Desde la llegada de los primeros teléfonos móviles, el temor a lo nuevo ha ido alimentando una teoría rápidamente soterrada por su fulgurante éxito comercial: la idea de que las ondas electromagnéticas resultasen nocivas para el usuario, señalándose desde no pocos frentes una mayor incidencia de cáncer cerebral entre quienes pasan más horas apegados al terminal.

Recuerdo cómo hace una década se engendraron numerosos reportajes que trataban la cuestión desde el habitual alarmismo. Crónicas que no reflejaban la disparidad científica existente. Mientras unos expertos dan por buena la correlación, otros tantos retuercen las mismas conclusiones hasta negarla. Lo curioso es que ambas partes denotan fiabilidad en sus argumentos.

La población pronto se cansó de este juego de dimes y diretes (quien supo de él). Los que convinieron la unilateral versión mediática, la olvidaron tan pronto el teléfono móvil despegó como producto de primera necesidad, convención social inaludible y causa adictiva de quienes, como un servidor, ya no pueden dormir sin su smartphone al lado.

Los teléfonos inteligentes han supuesto la ebullición de este mercado. Hoy día existen más de 5.000 millones de usuarios en todo el mundo, de éstos, cerca de una cuarta parte lidian a diario con smartphones. El dato interesa porque, dada la mayor funcionalidad de estos aparatos, el contacto es mucho más prolongado. Sería lógico pues que el debate sobre lo cancerígeno o no de estas ondas se reavivase, algo que no ha ocurrido hasta la alerta emitida por la Organización Mundial de la Salud.

→ **PREGUNTAS DE COMPRENSIÓN**:
- a) Responde a estas preguntas sobre el texto de los teléfonos móviles y el cáncer:
(i) ¿Qué tipo de cáncer se señalaba con mayor incidencia entre quienes pasan más horas apegados al terminal?
(ii) ¿Cuántos usuarios de teléfono móvil existen hoy en todo el mundo?
(iii) ¿Qué organismo emitió la alerta mencionada al final?
- b) Prosigue, por favor, el texto sobre los teléfonos móviles y el cáncer a partir de su última oración.

→ **DATOS A CONTINUACIÓN**:
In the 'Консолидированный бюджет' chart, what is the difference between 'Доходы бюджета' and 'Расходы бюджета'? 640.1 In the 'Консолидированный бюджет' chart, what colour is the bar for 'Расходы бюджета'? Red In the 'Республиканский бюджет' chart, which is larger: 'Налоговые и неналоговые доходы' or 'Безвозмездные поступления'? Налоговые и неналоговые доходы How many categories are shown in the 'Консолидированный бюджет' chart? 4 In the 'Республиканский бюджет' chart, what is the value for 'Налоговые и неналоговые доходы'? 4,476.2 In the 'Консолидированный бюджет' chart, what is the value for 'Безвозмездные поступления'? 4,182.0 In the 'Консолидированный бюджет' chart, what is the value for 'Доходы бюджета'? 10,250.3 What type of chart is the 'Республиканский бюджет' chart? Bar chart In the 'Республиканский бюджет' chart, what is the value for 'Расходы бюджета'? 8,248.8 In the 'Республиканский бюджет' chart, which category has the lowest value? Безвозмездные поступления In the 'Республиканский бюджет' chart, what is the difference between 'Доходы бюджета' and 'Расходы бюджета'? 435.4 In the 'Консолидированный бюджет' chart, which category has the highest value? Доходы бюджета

→ **RESPUESTAS DEL EJERCICIO**:
- a)
(i) El cáncer cerebral.
(ii) Más de 5.000 millones.
(iii) La Organización Mundial de la Salud.

- b)
El aviso, muy matizado, sosegado y algunos dirán que hasta endeble, entiende que los teléfonos móviles (sus campos electromagnéticos) han de considerarse posiblemente cancerígenos y por tanto dentro del grupo 2B en la clasificación pertinente. En dicho saco entra también, por citar sólo un ejemplo, el café.

Que la telefonía móvil no se haya incluído directamente en el grupo 1 (el de elementos probadamente cancerígenos) deja a las claras que la disparidad de opinión científica persiste. No nos explicamos entonces por qué la OMS ha esperado hasta ahora para reconocer el debate largo tiempo existente.

Será el próximo 1 de julio cuando The Lancet Oncology publique el análisis que la organización ha hecho de cientos de estudios sobre el tema.

En comunicado de prensa, la OMS hace hablar a algunos de sus expertos. Christopher Wild, director de la Agencia Internacional de Investigación en Cáncer (IARC) resume perfectamente el estado de la cuestión:

Dadas las potenciales consecuencias para la salud pública de esta clasificación y estos hallazgos, es importante que sean realizados estudios adicionales sobre el uso intenso y a largo plazo de los teléfonos móviles. Hasta que esté disponible ese tipo de información, es importante tomar medidas pragmáticas para reducir la exposición, como el uso de manos libres o mensajes de texto.

Alejandro Muggeri, doctor en neurooconlogía, reitera dichas recomendaciones: hasta que sepamos a ciencia cierta si los móviles son cancerígenos o no, es conveniente mantener una distancia pruencial entre oído y teléfono al hablar, recomendándose unos 40 centímetros durante el resto de operaciones, tales como navegar por Internet. También se recomienda no llevarlo pegado al cuerpo y evitar su uso por parte de menores, cuyo cerebro aún se encuentra en formación.